The stock market has remained firm in spite of increasing tensions in the Middle East and the fear of quantitative easing (QE) tapering from the U.S. Federal Reserve.

While the final two weeks of August saw very little activity in pricing of new deals, companies were busy filing with the Securities and Exchange Commission (SEC) for offerings to be priced and come to market in September and early October.

It looks like 15 companies have filed for offerings and expect to raise nearly $15 billion in the final week of the third quarter. The steady pace has made it possible for some interesting companies to hit our IPO calendar.

Here's a look at the IPO investing forecast.

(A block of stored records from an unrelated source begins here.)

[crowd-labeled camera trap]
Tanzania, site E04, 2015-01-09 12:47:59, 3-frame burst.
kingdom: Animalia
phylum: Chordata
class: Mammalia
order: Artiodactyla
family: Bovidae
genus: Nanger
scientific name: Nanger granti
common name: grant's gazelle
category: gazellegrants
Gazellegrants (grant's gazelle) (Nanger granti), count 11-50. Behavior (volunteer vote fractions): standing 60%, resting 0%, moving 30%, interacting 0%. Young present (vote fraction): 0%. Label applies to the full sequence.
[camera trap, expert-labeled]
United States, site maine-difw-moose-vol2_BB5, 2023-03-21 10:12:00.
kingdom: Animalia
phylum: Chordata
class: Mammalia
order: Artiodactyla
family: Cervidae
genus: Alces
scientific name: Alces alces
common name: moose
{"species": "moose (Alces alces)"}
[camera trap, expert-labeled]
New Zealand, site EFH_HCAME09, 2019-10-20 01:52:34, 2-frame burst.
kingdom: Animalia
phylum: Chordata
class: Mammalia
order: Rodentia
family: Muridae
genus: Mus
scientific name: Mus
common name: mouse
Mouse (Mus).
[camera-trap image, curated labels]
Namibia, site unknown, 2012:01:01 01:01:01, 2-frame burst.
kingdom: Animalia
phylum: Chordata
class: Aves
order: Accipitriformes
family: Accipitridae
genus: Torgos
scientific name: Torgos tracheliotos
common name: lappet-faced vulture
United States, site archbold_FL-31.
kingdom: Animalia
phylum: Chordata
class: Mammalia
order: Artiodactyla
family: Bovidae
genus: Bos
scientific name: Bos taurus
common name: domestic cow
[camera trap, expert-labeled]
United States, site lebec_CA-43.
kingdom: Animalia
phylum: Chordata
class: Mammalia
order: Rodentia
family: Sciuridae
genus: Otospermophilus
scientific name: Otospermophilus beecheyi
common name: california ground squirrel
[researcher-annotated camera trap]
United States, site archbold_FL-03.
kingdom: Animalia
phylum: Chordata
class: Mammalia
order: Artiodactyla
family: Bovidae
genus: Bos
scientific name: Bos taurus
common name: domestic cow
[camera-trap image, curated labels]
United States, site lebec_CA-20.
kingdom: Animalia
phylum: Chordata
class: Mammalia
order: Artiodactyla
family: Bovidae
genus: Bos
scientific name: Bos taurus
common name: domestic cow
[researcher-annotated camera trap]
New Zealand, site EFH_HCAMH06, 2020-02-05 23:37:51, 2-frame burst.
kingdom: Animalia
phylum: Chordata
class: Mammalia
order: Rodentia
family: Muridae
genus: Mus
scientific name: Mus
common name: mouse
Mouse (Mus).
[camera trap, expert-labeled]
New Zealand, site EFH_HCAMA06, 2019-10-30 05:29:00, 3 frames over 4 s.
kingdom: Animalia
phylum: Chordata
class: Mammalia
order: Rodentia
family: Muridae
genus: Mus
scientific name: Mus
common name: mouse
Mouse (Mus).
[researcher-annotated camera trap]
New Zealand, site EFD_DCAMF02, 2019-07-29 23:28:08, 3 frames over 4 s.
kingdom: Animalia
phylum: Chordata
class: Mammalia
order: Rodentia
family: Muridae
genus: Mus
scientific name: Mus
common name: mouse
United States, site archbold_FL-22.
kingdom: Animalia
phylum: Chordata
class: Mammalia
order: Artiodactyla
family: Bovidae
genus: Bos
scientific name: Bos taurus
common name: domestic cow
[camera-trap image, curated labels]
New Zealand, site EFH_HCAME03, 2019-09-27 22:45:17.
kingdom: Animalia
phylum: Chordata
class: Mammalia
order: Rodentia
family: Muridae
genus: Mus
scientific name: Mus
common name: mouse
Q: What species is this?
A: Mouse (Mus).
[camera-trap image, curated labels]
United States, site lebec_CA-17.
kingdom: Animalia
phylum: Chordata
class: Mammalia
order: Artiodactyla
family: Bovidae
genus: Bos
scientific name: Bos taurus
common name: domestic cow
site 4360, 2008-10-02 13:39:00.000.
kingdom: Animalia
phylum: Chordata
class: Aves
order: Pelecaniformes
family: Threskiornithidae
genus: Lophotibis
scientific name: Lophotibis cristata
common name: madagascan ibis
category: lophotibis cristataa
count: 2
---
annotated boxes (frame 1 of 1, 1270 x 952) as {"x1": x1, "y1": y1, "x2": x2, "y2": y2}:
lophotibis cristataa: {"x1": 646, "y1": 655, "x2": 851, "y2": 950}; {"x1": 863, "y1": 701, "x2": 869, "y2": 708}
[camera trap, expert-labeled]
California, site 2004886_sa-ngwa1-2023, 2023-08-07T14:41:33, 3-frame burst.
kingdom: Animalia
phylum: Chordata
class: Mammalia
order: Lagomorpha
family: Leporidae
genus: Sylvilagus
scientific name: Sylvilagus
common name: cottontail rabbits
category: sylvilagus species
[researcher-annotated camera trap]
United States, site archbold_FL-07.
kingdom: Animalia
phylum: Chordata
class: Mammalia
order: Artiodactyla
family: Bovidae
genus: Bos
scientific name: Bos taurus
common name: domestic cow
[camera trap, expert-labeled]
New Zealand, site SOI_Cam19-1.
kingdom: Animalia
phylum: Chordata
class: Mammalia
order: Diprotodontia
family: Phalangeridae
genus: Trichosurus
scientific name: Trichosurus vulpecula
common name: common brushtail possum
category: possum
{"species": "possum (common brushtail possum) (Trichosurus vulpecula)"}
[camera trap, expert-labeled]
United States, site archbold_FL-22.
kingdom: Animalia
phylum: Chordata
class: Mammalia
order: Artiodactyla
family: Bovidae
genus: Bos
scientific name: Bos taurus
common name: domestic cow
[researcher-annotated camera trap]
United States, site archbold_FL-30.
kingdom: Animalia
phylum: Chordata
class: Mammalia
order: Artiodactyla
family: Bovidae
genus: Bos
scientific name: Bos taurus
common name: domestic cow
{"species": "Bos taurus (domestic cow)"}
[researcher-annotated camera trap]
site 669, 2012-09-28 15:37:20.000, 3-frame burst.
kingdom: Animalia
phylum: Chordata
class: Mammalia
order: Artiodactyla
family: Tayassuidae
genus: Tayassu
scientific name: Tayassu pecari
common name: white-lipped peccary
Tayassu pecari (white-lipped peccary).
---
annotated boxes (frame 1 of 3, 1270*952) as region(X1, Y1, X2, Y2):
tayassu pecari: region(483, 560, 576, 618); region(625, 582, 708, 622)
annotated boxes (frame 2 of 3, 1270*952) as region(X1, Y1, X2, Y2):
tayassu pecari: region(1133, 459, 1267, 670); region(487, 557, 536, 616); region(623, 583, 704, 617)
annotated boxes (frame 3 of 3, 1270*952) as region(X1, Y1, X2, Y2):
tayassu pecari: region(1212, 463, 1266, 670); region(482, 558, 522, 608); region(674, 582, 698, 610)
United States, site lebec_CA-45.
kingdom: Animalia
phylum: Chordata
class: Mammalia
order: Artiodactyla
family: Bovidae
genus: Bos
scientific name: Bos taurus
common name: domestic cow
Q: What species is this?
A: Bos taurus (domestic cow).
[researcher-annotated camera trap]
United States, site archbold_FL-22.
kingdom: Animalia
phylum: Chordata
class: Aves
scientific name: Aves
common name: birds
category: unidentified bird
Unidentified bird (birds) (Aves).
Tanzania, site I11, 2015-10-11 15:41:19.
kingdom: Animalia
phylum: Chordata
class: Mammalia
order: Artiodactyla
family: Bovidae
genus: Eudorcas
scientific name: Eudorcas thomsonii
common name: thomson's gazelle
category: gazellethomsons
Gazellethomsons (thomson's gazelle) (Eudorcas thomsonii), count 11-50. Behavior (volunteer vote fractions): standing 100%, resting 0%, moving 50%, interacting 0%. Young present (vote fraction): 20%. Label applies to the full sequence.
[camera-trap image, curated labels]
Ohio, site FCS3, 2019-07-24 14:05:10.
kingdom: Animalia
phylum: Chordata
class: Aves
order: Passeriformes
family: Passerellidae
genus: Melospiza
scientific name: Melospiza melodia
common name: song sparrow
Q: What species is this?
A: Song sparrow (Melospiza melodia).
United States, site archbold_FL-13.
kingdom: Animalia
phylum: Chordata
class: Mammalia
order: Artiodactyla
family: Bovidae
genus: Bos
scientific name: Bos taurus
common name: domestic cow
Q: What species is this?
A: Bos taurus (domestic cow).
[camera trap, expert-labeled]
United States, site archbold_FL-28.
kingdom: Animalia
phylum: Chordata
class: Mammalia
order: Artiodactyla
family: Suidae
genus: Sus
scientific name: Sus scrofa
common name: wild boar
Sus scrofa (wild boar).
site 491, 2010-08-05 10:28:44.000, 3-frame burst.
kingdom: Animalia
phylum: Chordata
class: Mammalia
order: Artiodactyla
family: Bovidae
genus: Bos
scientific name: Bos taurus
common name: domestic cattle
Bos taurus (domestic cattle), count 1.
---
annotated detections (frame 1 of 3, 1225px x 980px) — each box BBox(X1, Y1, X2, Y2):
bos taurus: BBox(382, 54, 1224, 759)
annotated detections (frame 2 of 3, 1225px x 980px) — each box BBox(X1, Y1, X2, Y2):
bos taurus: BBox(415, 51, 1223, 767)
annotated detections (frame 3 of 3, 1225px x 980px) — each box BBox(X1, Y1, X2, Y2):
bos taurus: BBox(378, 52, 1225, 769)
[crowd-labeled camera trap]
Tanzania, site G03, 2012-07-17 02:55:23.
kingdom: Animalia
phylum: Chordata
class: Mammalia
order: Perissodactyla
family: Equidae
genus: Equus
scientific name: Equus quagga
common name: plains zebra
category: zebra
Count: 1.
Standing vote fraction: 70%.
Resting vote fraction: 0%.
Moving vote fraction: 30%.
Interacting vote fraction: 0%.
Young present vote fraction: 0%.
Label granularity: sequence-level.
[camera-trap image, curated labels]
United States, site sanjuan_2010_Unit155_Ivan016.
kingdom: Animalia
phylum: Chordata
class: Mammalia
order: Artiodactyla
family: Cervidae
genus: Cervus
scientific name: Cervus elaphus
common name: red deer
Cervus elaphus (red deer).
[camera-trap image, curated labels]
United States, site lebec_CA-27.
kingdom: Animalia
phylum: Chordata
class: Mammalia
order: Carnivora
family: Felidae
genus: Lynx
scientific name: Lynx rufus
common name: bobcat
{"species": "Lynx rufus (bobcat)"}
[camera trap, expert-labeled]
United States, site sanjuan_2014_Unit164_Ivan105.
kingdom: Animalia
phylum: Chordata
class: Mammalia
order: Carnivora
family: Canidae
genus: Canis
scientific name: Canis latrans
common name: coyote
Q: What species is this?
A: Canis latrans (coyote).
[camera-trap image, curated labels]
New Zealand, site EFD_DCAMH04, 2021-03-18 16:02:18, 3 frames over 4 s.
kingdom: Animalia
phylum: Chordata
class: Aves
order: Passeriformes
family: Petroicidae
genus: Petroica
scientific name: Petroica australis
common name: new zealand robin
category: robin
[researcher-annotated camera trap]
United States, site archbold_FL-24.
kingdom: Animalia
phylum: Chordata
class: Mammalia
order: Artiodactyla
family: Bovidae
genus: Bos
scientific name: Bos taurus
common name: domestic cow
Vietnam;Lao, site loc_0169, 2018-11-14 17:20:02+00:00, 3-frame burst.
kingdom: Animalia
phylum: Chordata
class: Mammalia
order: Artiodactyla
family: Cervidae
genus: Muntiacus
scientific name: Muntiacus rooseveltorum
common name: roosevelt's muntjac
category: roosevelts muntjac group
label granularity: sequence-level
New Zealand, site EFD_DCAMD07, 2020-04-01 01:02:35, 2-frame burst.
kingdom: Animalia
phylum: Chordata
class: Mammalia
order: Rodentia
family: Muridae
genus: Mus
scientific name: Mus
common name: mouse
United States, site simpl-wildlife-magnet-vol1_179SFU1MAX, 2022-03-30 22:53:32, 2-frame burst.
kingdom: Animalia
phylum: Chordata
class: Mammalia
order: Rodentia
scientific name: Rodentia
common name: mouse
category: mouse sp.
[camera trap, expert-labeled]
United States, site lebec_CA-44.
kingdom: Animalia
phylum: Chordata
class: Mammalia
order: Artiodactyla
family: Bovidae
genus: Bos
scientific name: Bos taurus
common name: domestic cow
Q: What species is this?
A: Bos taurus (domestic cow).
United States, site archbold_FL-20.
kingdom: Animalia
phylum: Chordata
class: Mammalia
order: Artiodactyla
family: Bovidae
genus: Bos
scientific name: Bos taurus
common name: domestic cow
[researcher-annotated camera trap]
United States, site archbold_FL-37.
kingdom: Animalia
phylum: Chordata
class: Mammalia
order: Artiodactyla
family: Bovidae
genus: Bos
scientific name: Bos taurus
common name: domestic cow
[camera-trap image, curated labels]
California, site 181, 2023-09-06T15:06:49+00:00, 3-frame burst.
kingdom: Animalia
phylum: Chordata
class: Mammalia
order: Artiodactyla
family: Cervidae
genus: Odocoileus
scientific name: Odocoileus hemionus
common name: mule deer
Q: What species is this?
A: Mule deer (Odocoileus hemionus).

Special Analysis: The eight IPOs every investor should watch now - including one big tech-related offering that could cause more stir than Facebook...

IPO Investing in 2013: What's Ahead

Next Wednesday, Sept. 18, we will see an airline IPO that is being offered simultaneously in Mexico and the United States.

Volaris Aviation Holdings (NYSE: VLRS) is an ultra-low-cost carrier, or ULCC, based in Mexico. The company plans to offer low-cost air travel that appeals to deal searchers, cost-conscious business people, and leisure travelers heading to Mexico and select destinations in the United States.

According to the prospectus, it is the lowest-cost airline in Latin America right now.

Since it was founded in 2006, Volaris has increased its routes from 5 to 80 and grown the plane fleet from 4 to 43. The airline currently operates up to 235 daily flight segments on routes that connect 30 cities in Mexico and 10 cities in the United States.

The company will be pricing 28.9 million shares between $12 and $14. The joint managers of the offering will be Deutsche Bank Securities, Morgan Stanley, and UBS Investment Bank.

Wednesday also will see the initial offering of a software company that plans to profit from the "cloud"...

BenefitFocus Inc. (Nasdaq: BNFT) makes a software package that allows employers and insurance carriers to enroll, manage, and exchange benefits information. The Web-based platform will also let insured individuals access all of their benefits and information in one place.

BenefitFocus targets employers with more than 1,000 employees as its favored marketplace. The company also provides marketing to insurance carriers. As of June 30, 2013, it served more than 20 million consumers and had 286 large company customers.

According to the offering prospectus, the proceeds will be used for working capital purposes and other general corporate purposes, including executing the growth strategy, developing new products and services, and funding additional capital expenditures, potential acquisitions, and investments. The company will sell 4.5 million shares between $21.50 and $24.50 a share.

Goldman Sachs, Deutsche Bank Securities, and Jefferies are the joint mangers of the offering.

Friday Sept. 20 will see the debut offering of ClubCorp (NYSE: MYCC), the largest owner of golf clubs and country clubs as well as business, sports, and alumni clubs in the United States. About 77% of the clubs are golf and country clubs, and the remaining 23% are alumni and sports clubs. The total portfolio of clubs is 152 owned or operated clubs, with more than 147,000 memberships and serving over 360,000 individual members.

The proceeds of the offering will be used to to redeem $145.25 million in aggregate principal amount of Senior Notes, plus accrued and unpaid interest thereon, and to pay approximately $14.5 million of redemption premium and make a one-time payment for the termination of the management agreement with their private equity sponsor. It will offer 18 million shares between $16 and $18 in an offering jointly managed by Goldman Sachs, Jefferies, Citigroup, Bank of America Merrill Lynch, and Deutsche Bank Securities.